## Stored items
§ §

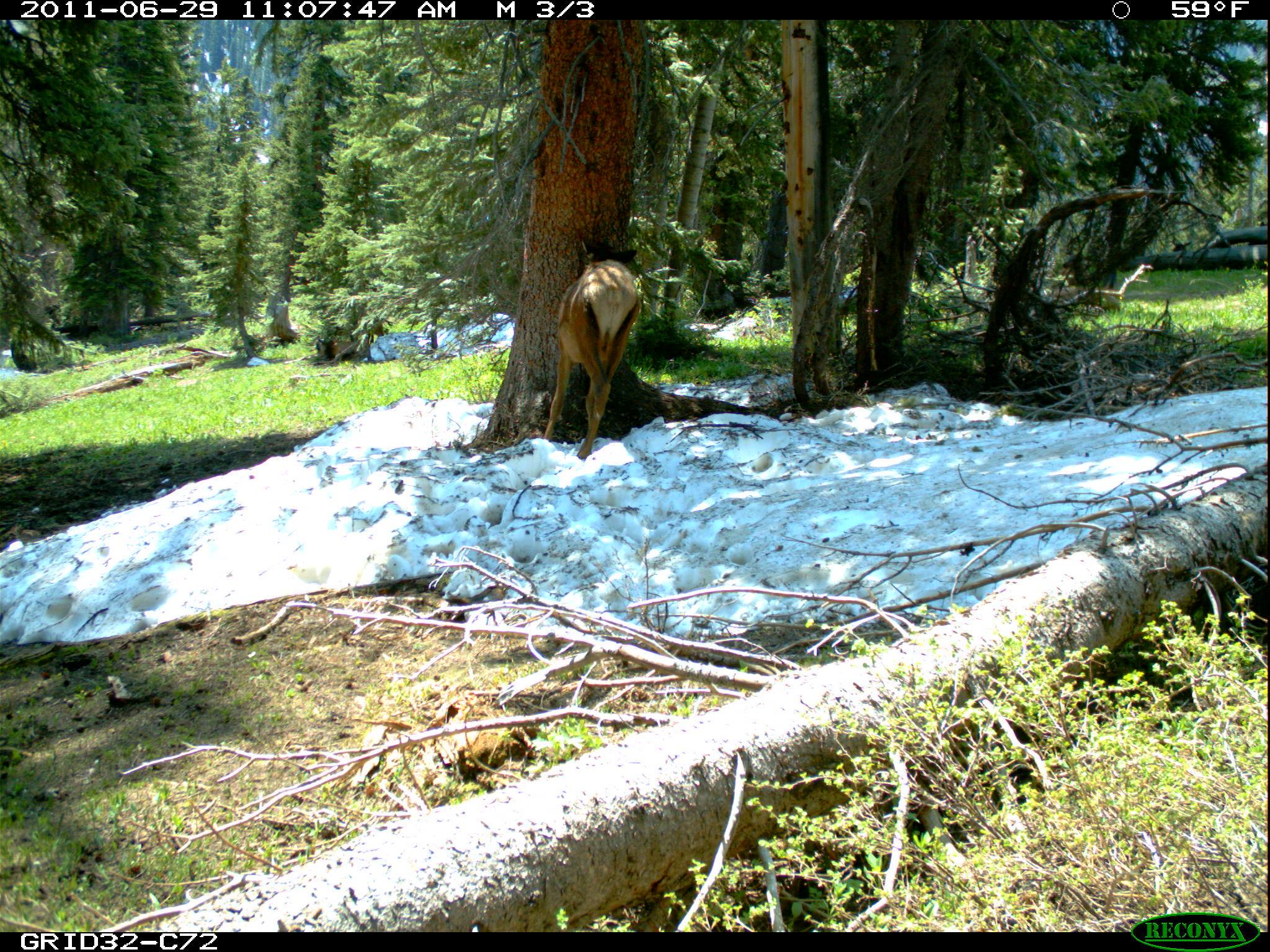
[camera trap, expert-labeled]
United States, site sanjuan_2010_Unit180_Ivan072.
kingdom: Animalia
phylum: Chordata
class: Mammalia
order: Artiodactyla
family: Cervidae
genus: Cervus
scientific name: Cervus elaphus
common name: red deer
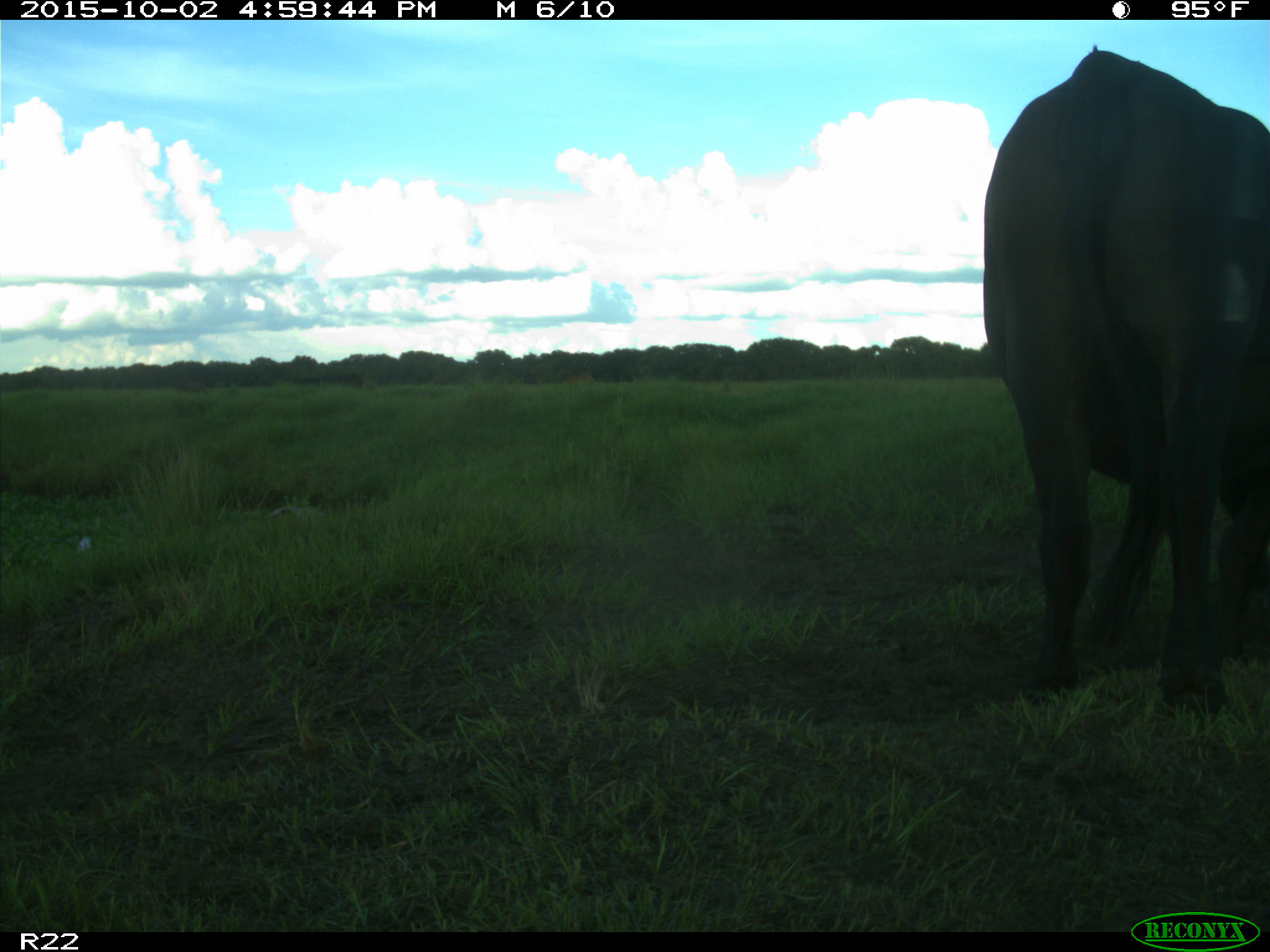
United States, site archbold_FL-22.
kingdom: Animalia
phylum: Chordata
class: Mammalia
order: Artiodactyla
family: Bovidae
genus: Bos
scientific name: Bos taurus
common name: domestic cow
Bos taurus (domestic cow).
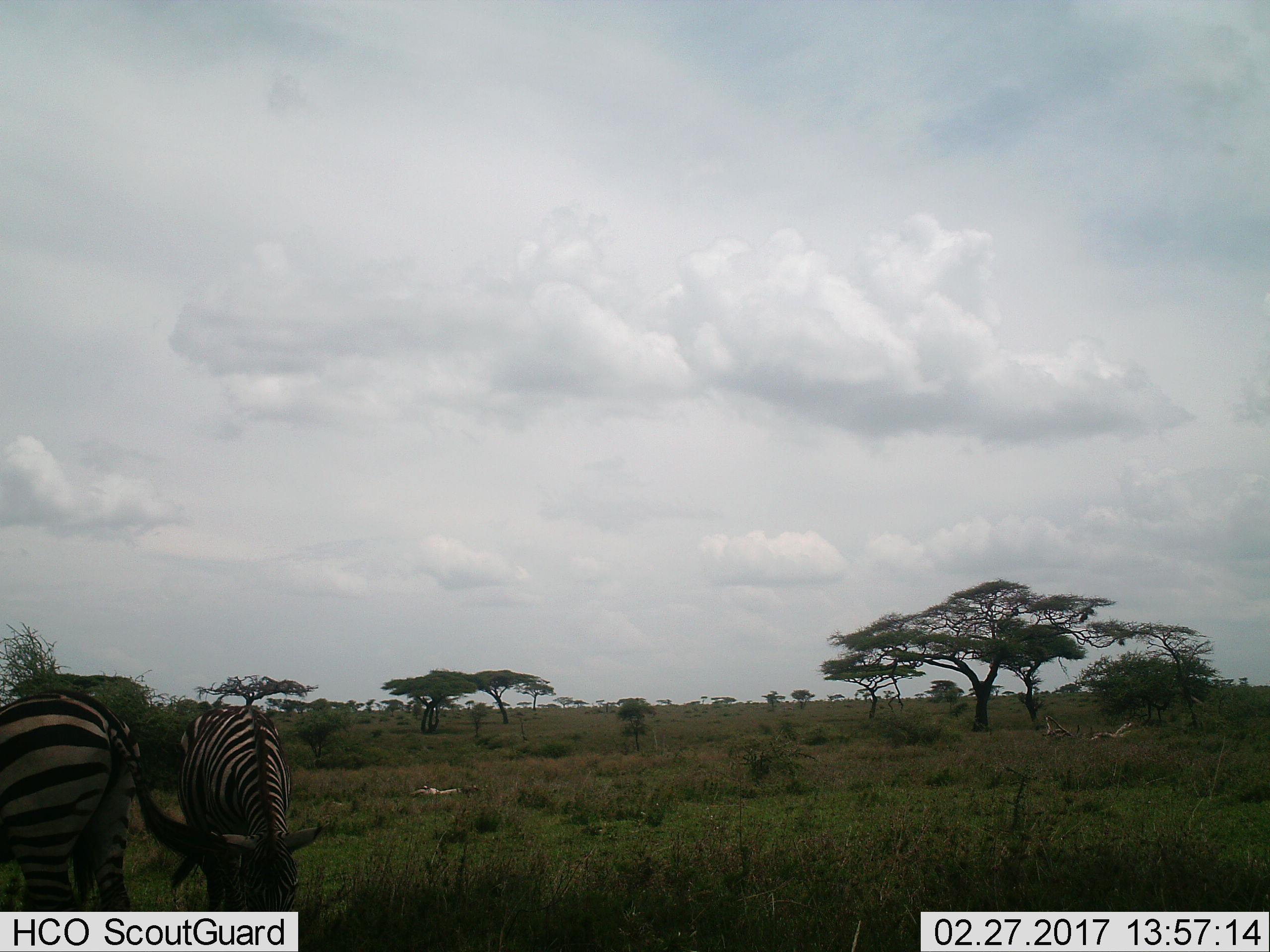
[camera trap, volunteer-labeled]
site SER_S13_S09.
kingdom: Animalia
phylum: Chordata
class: Mammalia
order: Perissodactyla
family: Equidae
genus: Equus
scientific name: Equus quagga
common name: plains zebra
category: zebraplains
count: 2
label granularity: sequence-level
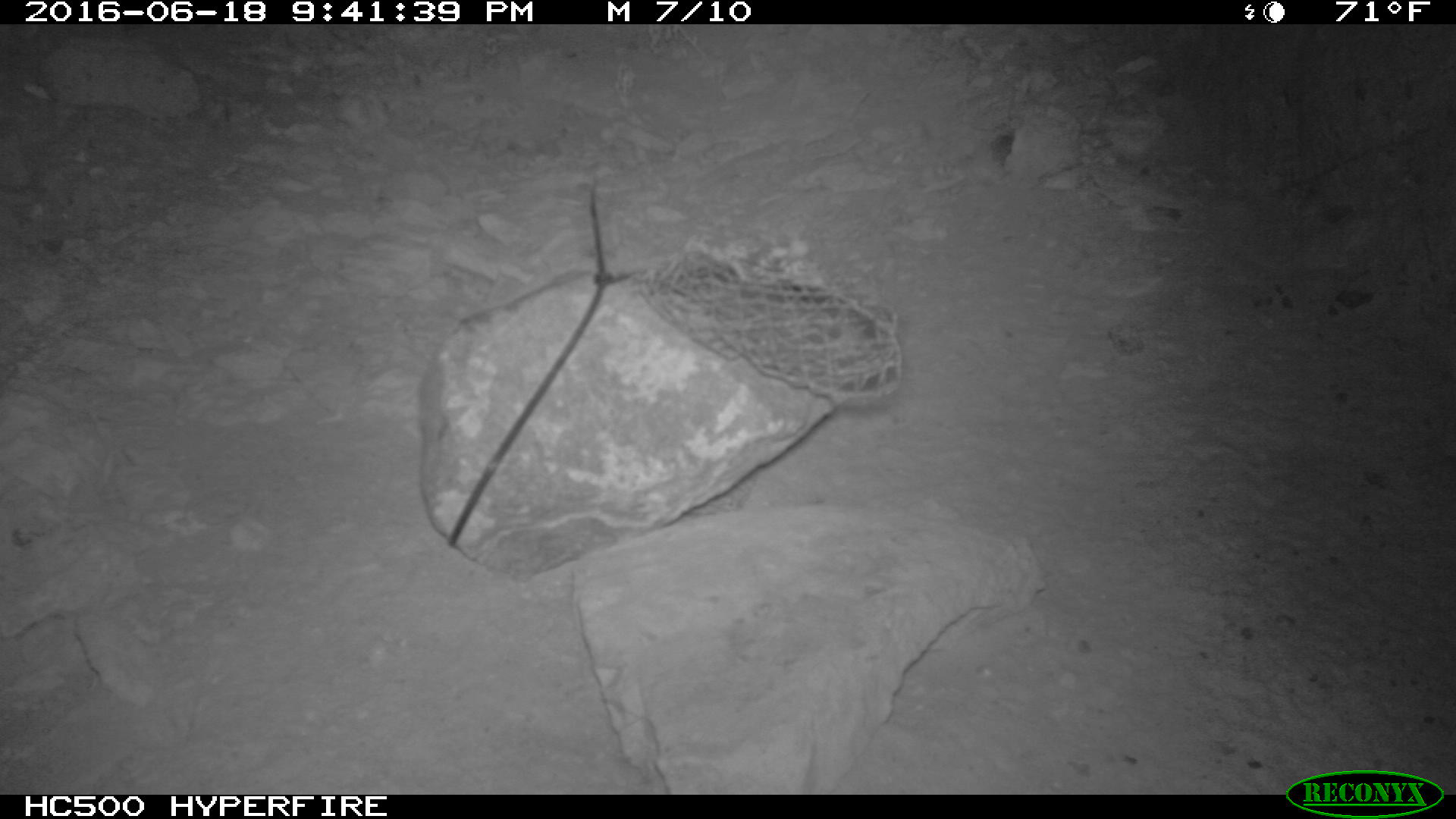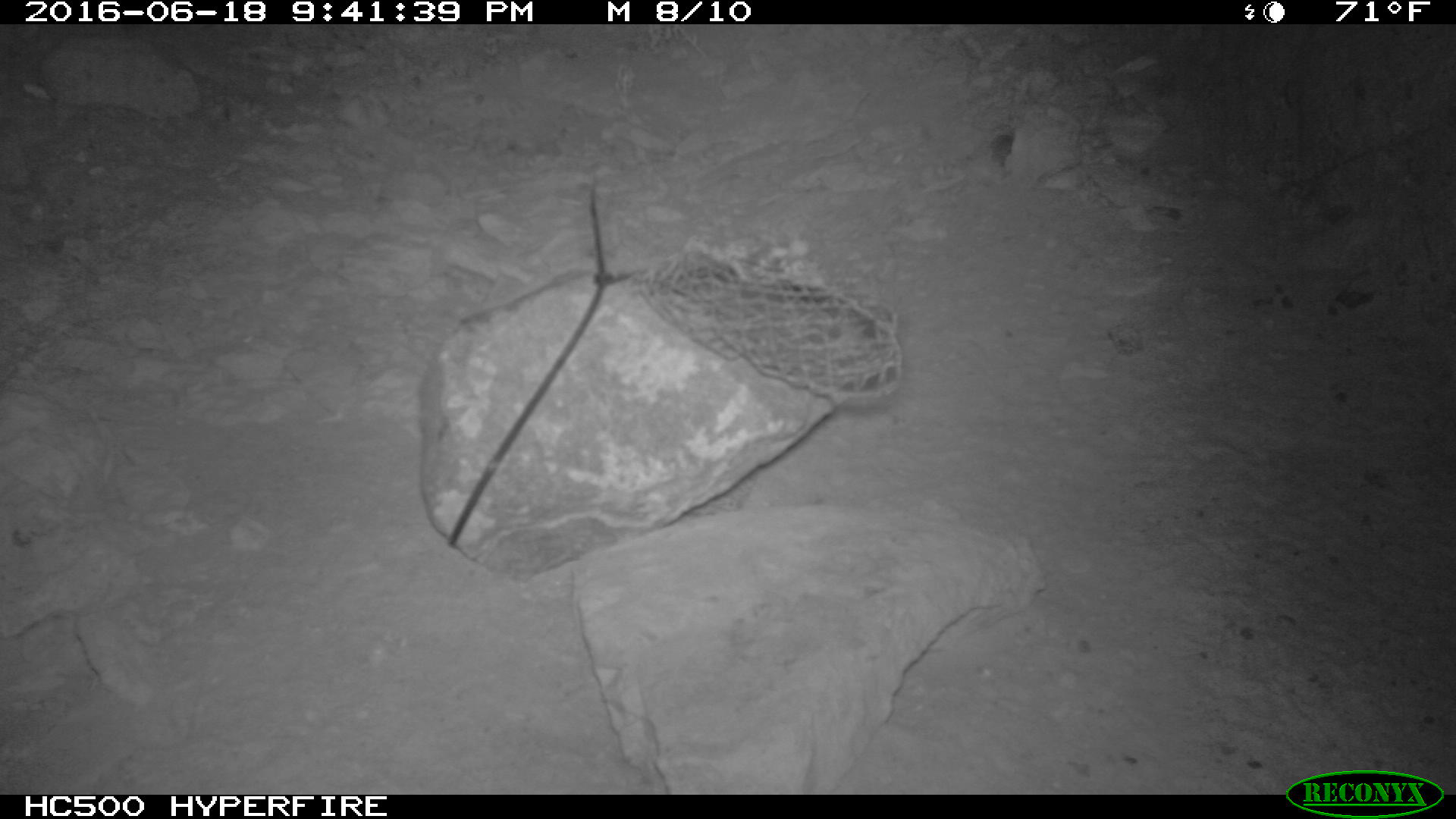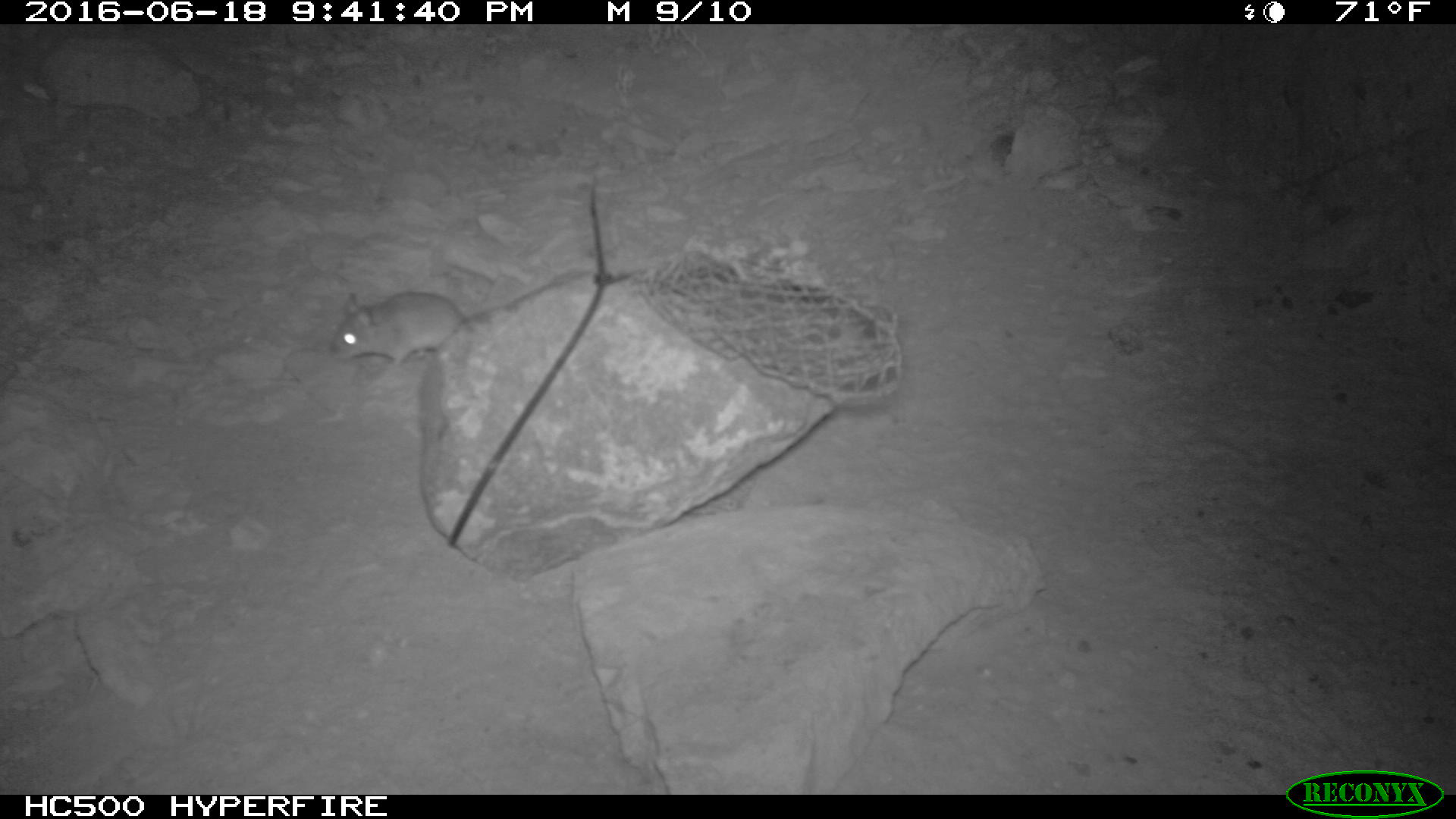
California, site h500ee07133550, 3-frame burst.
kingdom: Animalia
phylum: Chordata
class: Mammalia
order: Rodentia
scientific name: Rodentia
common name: rodent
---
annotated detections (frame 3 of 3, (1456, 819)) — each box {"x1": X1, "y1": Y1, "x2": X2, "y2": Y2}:
rodent: {"x1": 330, "y1": 274, "x2": 573, "y2": 372}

§ §

## About this task
Each record should be given again exactly, with no picture carried over.

## Your response
[camera trap, expert-labeled]
United States, site sanjuan_2010_Unit180_Ivan072.
kingdom: Animalia
phylum: Chordata
class: Mammalia
order: Artiodactyla
family: Cervidae
genus: Cervus
scientific name: Cervus elaphus
common name: red deer
United States, site archbold_FL-22.
kingdom: Animalia
phylum: Chordata
class: Mammalia
order: Artiodactyla
family: Bovidae
genus: Bos
scientific name: Bos taurus
common name: domestic cow
Bos taurus (domestic cow).
[camera trap, volunteer-labeled]
site SER_S13_S09.
kingdom: Animalia
phylum: Chordata
class: Mammalia
order: Perissodactyla
family: Equidae
genus: Equus
scientific name: Equus quagga
common name: plains zebra
category: zebraplains
count: 2
label granularity: sequence-level
California, site h500ee07133550, 3-frame burst.
kingdom: Animalia
phylum: Chordata
class: Mammalia
order: Rodentia
scientific name: Rodentia
common name: rodent
---
annotated detections (frame 3 of 3, (1456, 819)) — each box {"x1": X1, "y1": Y1, "x2": X2, "y2": Y2}:
rodent: {"x1": 330, "y1": 274, "x2": 573, "y2": 372}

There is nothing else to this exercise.